(Extracted data entries)
>>>>

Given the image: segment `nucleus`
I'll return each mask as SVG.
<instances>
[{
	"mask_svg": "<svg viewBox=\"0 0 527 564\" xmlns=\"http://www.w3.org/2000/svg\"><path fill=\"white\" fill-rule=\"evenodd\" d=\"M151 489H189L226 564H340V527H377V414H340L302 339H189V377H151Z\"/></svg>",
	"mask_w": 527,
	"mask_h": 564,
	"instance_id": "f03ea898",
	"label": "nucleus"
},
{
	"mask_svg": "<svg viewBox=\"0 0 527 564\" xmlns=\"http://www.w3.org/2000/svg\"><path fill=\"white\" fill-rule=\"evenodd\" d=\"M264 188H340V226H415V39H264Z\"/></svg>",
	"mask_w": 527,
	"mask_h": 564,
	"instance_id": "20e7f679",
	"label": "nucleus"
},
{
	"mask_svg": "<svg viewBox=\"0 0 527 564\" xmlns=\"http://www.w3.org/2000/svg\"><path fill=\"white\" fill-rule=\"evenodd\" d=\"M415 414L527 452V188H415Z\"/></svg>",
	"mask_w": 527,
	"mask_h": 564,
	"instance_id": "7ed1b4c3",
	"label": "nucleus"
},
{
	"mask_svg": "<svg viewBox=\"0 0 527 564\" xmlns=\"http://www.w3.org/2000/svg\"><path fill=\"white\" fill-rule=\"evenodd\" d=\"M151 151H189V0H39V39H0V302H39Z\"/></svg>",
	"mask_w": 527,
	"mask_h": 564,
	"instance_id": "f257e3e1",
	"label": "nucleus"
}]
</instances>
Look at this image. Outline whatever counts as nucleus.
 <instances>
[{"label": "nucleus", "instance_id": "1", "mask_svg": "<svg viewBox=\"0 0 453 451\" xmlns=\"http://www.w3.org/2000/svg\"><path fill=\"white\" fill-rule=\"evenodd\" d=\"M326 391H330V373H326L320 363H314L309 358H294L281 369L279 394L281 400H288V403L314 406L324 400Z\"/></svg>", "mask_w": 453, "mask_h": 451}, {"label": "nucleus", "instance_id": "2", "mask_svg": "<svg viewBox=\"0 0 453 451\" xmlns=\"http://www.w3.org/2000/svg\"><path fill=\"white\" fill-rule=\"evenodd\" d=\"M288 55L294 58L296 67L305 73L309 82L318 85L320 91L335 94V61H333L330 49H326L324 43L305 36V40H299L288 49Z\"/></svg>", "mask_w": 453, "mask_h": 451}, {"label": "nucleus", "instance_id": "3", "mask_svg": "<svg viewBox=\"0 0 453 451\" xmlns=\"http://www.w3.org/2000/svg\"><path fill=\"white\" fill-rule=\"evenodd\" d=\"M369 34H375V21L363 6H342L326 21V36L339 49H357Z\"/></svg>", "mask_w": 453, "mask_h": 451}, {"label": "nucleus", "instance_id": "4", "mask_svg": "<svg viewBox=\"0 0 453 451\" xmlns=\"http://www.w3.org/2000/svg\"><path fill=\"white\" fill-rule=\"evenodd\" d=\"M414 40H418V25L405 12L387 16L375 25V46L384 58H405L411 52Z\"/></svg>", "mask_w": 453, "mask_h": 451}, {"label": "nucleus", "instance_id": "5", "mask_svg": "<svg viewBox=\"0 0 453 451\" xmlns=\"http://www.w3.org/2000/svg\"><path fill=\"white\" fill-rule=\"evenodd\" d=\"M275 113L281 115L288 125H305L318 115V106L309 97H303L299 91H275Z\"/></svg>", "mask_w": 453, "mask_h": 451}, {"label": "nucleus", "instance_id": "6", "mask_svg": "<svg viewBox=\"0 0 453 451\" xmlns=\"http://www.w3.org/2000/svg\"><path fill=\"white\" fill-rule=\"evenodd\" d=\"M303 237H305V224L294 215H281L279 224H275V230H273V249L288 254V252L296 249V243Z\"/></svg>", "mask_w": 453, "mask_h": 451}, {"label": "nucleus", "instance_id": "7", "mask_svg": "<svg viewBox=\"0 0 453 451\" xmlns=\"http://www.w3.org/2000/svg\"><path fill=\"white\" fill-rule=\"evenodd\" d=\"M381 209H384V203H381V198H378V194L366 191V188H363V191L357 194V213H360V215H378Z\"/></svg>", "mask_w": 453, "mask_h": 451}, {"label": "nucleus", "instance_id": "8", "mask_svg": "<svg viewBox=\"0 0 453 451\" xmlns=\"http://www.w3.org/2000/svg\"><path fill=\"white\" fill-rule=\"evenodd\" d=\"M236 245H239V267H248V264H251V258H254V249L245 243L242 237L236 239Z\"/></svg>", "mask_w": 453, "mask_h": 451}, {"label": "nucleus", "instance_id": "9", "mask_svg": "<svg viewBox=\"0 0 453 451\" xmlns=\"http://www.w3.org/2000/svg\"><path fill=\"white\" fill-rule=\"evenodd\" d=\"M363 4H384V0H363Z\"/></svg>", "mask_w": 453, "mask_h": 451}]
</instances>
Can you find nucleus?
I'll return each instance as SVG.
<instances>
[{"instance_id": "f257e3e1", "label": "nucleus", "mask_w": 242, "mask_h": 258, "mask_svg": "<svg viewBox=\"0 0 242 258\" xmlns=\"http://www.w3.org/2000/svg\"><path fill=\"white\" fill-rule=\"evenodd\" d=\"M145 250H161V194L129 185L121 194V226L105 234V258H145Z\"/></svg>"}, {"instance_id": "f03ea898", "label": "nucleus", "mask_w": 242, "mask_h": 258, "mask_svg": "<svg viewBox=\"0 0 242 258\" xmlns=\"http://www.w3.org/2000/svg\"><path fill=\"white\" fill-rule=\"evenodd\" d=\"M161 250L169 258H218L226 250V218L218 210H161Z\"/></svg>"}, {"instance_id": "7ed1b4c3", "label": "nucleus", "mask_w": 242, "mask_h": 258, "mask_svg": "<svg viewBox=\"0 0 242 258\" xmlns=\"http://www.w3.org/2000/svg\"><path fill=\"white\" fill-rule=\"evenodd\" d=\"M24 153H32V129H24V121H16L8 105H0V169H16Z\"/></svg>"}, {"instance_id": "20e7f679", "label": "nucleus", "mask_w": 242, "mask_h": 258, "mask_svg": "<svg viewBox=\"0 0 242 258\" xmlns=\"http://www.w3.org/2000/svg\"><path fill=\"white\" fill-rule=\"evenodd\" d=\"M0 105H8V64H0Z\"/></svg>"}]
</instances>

<<<<

● EXERCISE DETAILS
Reproduce every line of the records above, changing nothing.

● WORKED SOLUTION
Given the image: segment `nucleus`
I'll return each mask as SVG.
<instances>
[{
	"mask_svg": "<svg viewBox=\"0 0 527 564\" xmlns=\"http://www.w3.org/2000/svg\"><path fill=\"white\" fill-rule=\"evenodd\" d=\"M151 489H189L226 564H340V527H377V414H340L302 339H189V377H151Z\"/></svg>",
	"mask_w": 527,
	"mask_h": 564,
	"instance_id": "f03ea898",
	"label": "nucleus"
},
{
	"mask_svg": "<svg viewBox=\"0 0 527 564\" xmlns=\"http://www.w3.org/2000/svg\"><path fill=\"white\" fill-rule=\"evenodd\" d=\"M264 188H340V226H415V39H264Z\"/></svg>",
	"mask_w": 527,
	"mask_h": 564,
	"instance_id": "20e7f679",
	"label": "nucleus"
},
{
	"mask_svg": "<svg viewBox=\"0 0 527 564\" xmlns=\"http://www.w3.org/2000/svg\"><path fill=\"white\" fill-rule=\"evenodd\" d=\"M415 414L527 452V188H415Z\"/></svg>",
	"mask_w": 527,
	"mask_h": 564,
	"instance_id": "7ed1b4c3",
	"label": "nucleus"
},
{
	"mask_svg": "<svg viewBox=\"0 0 527 564\" xmlns=\"http://www.w3.org/2000/svg\"><path fill=\"white\" fill-rule=\"evenodd\" d=\"M151 151H189V0H39V39H0V302H39Z\"/></svg>",
	"mask_w": 527,
	"mask_h": 564,
	"instance_id": "f257e3e1",
	"label": "nucleus"
}]
</instances>
Look at this image. Outline whatever counts as nucleus.
 <instances>
[{"label": "nucleus", "instance_id": "1", "mask_svg": "<svg viewBox=\"0 0 453 451\" xmlns=\"http://www.w3.org/2000/svg\"><path fill=\"white\" fill-rule=\"evenodd\" d=\"M326 391H330V373H326L320 363H314L309 358H294L281 369L279 394L281 400H288V403L314 406L324 400Z\"/></svg>", "mask_w": 453, "mask_h": 451}, {"label": "nucleus", "instance_id": "2", "mask_svg": "<svg viewBox=\"0 0 453 451\" xmlns=\"http://www.w3.org/2000/svg\"><path fill=\"white\" fill-rule=\"evenodd\" d=\"M288 55L294 58L296 67L305 73L309 82L318 85L320 91L335 94V61H333L330 49H326L324 43L305 36V40H299L288 49Z\"/></svg>", "mask_w": 453, "mask_h": 451}, {"label": "nucleus", "instance_id": "3", "mask_svg": "<svg viewBox=\"0 0 453 451\" xmlns=\"http://www.w3.org/2000/svg\"><path fill=\"white\" fill-rule=\"evenodd\" d=\"M369 34H375V21L363 6H342L326 21V36L339 49H357Z\"/></svg>", "mask_w": 453, "mask_h": 451}, {"label": "nucleus", "instance_id": "4", "mask_svg": "<svg viewBox=\"0 0 453 451\" xmlns=\"http://www.w3.org/2000/svg\"><path fill=\"white\" fill-rule=\"evenodd\" d=\"M414 40H418V25L405 12L387 16L375 25V46L384 58H405L411 52Z\"/></svg>", "mask_w": 453, "mask_h": 451}, {"label": "nucleus", "instance_id": "5", "mask_svg": "<svg viewBox=\"0 0 453 451\" xmlns=\"http://www.w3.org/2000/svg\"><path fill=\"white\" fill-rule=\"evenodd\" d=\"M275 113L281 115L288 125H305L318 115V106L309 97H303L299 91H275Z\"/></svg>", "mask_w": 453, "mask_h": 451}, {"label": "nucleus", "instance_id": "6", "mask_svg": "<svg viewBox=\"0 0 453 451\" xmlns=\"http://www.w3.org/2000/svg\"><path fill=\"white\" fill-rule=\"evenodd\" d=\"M303 237H305V224L294 215H281L279 224H275V230H273V249L288 254V252L296 249V243Z\"/></svg>", "mask_w": 453, "mask_h": 451}, {"label": "nucleus", "instance_id": "7", "mask_svg": "<svg viewBox=\"0 0 453 451\" xmlns=\"http://www.w3.org/2000/svg\"><path fill=\"white\" fill-rule=\"evenodd\" d=\"M381 209H384V203H381V198H378V194L366 191V188H363V191L357 194V213H360V215H378Z\"/></svg>", "mask_w": 453, "mask_h": 451}, {"label": "nucleus", "instance_id": "8", "mask_svg": "<svg viewBox=\"0 0 453 451\" xmlns=\"http://www.w3.org/2000/svg\"><path fill=\"white\" fill-rule=\"evenodd\" d=\"M236 245H239V267H248V264H251V258H254V249L245 243L242 237L236 239Z\"/></svg>", "mask_w": 453, "mask_h": 451}, {"label": "nucleus", "instance_id": "9", "mask_svg": "<svg viewBox=\"0 0 453 451\" xmlns=\"http://www.w3.org/2000/svg\"><path fill=\"white\" fill-rule=\"evenodd\" d=\"M363 4H384V0H363Z\"/></svg>", "mask_w": 453, "mask_h": 451}]
</instances>
Can you find nucleus?
I'll return each instance as SVG.
<instances>
[{"instance_id": "f257e3e1", "label": "nucleus", "mask_w": 242, "mask_h": 258, "mask_svg": "<svg viewBox=\"0 0 242 258\" xmlns=\"http://www.w3.org/2000/svg\"><path fill=\"white\" fill-rule=\"evenodd\" d=\"M145 250H161V194L129 185L121 194V226L105 234V258H145Z\"/></svg>"}, {"instance_id": "f03ea898", "label": "nucleus", "mask_w": 242, "mask_h": 258, "mask_svg": "<svg viewBox=\"0 0 242 258\" xmlns=\"http://www.w3.org/2000/svg\"><path fill=\"white\" fill-rule=\"evenodd\" d=\"M161 250L169 258H218L226 250V218L218 210H161Z\"/></svg>"}, {"instance_id": "7ed1b4c3", "label": "nucleus", "mask_w": 242, "mask_h": 258, "mask_svg": "<svg viewBox=\"0 0 242 258\" xmlns=\"http://www.w3.org/2000/svg\"><path fill=\"white\" fill-rule=\"evenodd\" d=\"M24 153H32V129H24V121H16L8 105H0V169H16Z\"/></svg>"}, {"instance_id": "20e7f679", "label": "nucleus", "mask_w": 242, "mask_h": 258, "mask_svg": "<svg viewBox=\"0 0 242 258\" xmlns=\"http://www.w3.org/2000/svg\"><path fill=\"white\" fill-rule=\"evenodd\" d=\"M0 105H8V64H0Z\"/></svg>"}]
</instances>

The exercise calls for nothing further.